Sark lied down on the cot, crossing his legs and arms underneath his head. He didn't say another word, knowing that he could say nothing more. The thought had never occurred to him that Jack Bristow could even get close enough to Irina at this point to kill her. He smiled a little at the audacity of it and continued to think about whom Irina could've gotten to play a body double, faces roaming around in his head of women he had seen around while during his training. A few names came to mind but nothing distinct or original, no one that stood out. He was positive it was not Irina Sydney had buried and felt the craving to prove it to her, sooner or later once he was out of this silent hellhole.

Sydney stood up from the chair, catching a glimpse of the side of his face before turning her back to him, the curve of his jaw leaving an impression in her mind. She stared down the seemingly endless hallway of flashing fluorescent lights with broken bulbs and wiped the tears from her eyes. Her throat felt dry from lack of new oxygen and a cough escaped the opening of her lips.
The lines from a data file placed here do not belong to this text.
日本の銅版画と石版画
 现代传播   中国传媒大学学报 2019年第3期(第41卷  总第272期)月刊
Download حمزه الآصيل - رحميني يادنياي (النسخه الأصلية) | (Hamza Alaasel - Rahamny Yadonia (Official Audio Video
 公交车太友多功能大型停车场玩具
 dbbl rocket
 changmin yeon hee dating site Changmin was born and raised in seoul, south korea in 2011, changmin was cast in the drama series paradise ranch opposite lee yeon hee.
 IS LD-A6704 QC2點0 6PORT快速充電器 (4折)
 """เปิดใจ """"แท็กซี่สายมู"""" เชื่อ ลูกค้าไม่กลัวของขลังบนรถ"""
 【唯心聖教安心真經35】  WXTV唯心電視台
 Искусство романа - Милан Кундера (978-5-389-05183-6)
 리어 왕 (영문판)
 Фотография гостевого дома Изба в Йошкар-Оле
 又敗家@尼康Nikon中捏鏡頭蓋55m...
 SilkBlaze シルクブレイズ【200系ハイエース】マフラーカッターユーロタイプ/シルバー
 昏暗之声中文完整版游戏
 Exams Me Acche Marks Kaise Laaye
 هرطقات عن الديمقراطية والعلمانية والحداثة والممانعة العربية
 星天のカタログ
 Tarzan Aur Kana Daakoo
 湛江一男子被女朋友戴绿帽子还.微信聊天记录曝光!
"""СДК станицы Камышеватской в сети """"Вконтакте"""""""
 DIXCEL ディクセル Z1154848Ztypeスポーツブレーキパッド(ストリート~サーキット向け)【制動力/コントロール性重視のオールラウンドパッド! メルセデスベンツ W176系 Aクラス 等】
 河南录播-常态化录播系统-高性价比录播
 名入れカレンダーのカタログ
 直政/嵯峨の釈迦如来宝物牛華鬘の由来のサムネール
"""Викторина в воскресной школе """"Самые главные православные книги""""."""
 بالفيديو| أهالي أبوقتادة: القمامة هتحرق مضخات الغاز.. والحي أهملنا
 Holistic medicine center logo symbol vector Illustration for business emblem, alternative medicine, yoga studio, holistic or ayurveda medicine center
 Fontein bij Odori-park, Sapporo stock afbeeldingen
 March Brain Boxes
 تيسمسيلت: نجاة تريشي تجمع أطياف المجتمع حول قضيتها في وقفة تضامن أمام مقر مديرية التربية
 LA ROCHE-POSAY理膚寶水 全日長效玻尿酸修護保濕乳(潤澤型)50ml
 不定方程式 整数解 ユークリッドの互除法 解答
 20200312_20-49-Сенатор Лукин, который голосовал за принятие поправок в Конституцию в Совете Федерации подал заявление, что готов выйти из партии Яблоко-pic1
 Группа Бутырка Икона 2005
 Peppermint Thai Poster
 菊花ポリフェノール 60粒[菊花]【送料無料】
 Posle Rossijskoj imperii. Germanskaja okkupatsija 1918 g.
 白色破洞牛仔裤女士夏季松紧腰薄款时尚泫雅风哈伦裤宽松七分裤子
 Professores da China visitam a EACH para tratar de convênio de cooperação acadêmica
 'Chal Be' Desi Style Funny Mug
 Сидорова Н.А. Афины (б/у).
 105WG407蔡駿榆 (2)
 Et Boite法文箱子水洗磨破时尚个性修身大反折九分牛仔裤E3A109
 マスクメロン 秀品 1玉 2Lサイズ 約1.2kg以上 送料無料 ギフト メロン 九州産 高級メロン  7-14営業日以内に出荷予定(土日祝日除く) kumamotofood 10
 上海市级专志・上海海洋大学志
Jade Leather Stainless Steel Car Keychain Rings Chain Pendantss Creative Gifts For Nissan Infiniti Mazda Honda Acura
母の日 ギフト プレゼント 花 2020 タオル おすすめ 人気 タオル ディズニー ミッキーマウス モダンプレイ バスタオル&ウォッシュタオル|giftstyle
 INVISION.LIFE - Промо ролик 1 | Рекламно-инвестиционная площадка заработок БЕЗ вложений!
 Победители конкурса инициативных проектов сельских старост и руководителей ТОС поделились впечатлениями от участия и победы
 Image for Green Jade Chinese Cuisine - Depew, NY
"I'm leaving the CIA," and she knew telling him this was jeopardizing her fake mission in the next couple of days. It didn't matter. Sark had no one to tell either way, which made talking to him safer than anyone else. It did occur to her that soon he would be let out of custody, someone would make a bargain for his return to the outside world and she would be hunting him down, wanting greatly to kill him. Now she desired some bitter comfort as distant and far away as it was it was real. The aching inside her heart made that clear.

Sark could see it in her stance as he leaned on his elbow looking at her back. Sydney's awkwardness leaking a memory he'd look back on inside of his own head in the future. He listened to her heels hitting the cement floor and on her tenth step he said, "No you're not". His voice was loud enough for her to stop and listen to the echoing. The corner of her lips curled up, a smile plastered on her face.

"I'll be seeing you again Ms. Bristow." Sark heard the sound of a far away door being shut behind the woman. He cocked his head and body to the side, smiling.

The End – unless I decide I like this and continue writing snippets.